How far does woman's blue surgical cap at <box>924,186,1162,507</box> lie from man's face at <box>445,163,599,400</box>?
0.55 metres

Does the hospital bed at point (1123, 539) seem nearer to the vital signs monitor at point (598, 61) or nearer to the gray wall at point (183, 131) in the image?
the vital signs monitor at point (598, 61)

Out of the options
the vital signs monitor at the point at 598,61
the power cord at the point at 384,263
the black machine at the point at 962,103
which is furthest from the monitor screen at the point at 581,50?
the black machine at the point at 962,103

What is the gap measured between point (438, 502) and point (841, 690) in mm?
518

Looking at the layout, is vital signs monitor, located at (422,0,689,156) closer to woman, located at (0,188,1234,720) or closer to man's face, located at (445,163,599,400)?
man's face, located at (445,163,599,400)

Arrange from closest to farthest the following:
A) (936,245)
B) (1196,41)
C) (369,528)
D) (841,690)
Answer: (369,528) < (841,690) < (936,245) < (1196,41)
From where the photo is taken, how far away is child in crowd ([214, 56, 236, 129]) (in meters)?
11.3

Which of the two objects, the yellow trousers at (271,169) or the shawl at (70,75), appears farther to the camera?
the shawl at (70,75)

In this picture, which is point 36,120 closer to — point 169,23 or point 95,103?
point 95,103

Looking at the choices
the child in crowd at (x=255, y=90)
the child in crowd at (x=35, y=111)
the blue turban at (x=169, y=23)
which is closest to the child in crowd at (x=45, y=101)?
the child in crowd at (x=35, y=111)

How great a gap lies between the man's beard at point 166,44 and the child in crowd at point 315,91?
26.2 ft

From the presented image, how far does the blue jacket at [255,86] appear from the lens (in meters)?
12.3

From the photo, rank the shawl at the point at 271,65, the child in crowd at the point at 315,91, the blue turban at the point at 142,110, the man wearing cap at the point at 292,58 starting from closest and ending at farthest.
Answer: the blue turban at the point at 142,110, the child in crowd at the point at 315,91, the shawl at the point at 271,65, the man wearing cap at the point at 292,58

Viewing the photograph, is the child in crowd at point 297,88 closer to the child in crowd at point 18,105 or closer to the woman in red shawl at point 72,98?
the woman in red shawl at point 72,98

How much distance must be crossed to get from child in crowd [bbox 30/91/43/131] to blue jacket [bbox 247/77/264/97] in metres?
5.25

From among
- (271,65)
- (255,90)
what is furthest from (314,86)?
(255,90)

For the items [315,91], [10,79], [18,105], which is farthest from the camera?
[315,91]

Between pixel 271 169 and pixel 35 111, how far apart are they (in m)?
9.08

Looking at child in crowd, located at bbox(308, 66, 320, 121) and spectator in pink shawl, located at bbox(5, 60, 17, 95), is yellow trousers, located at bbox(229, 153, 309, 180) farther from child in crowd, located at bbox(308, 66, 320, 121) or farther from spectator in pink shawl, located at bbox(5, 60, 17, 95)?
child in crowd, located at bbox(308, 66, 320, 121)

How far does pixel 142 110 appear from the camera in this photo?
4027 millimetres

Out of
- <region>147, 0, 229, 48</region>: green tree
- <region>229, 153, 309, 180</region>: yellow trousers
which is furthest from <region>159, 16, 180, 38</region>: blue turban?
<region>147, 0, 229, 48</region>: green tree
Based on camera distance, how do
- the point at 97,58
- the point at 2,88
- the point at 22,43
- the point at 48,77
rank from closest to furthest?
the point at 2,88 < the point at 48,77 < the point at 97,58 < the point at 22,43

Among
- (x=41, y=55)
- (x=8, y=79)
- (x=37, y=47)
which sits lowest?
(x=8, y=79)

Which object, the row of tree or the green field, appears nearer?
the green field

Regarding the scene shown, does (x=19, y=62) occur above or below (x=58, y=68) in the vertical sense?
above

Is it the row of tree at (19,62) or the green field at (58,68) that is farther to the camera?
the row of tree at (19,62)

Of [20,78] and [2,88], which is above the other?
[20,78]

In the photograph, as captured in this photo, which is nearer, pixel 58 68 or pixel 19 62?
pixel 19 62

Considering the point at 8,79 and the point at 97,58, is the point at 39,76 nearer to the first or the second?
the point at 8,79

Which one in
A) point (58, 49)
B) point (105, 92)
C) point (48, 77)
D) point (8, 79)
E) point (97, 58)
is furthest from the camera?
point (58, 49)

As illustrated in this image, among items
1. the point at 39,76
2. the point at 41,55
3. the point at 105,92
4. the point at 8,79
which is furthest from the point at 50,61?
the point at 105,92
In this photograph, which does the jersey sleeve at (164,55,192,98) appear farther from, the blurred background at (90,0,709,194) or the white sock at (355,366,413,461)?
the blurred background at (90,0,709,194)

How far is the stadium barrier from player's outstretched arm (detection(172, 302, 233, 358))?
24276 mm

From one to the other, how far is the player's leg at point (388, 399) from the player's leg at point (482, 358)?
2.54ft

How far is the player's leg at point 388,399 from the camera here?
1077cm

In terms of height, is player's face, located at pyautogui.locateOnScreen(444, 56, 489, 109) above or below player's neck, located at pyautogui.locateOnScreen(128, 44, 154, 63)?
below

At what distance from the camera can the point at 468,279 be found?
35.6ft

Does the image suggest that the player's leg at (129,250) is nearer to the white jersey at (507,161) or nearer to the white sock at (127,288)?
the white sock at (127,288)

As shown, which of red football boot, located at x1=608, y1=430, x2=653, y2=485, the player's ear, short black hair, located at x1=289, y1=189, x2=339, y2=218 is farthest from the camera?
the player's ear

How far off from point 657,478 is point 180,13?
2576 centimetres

# # # # # # #

Task to carry out. Only those lines running from the one containing "At what distance" through the last line of the data above are to be copied, exactly, with both ends included.

The answer.
At what distance from the camera can the point at 468,279 be found?
35.6ft

Does the image suggest that the player's leg at (129,250) is nearer to the white jersey at (507,161) or nearer to the white sock at (127,288)?
the white sock at (127,288)

As shown, which of red football boot, located at x1=608, y1=430, x2=653, y2=485, the player's ear, short black hair, located at x1=289, y1=189, x2=339, y2=218 is farthest from the camera?
the player's ear

How far off from point 657,478 is point 180,13?
2576 centimetres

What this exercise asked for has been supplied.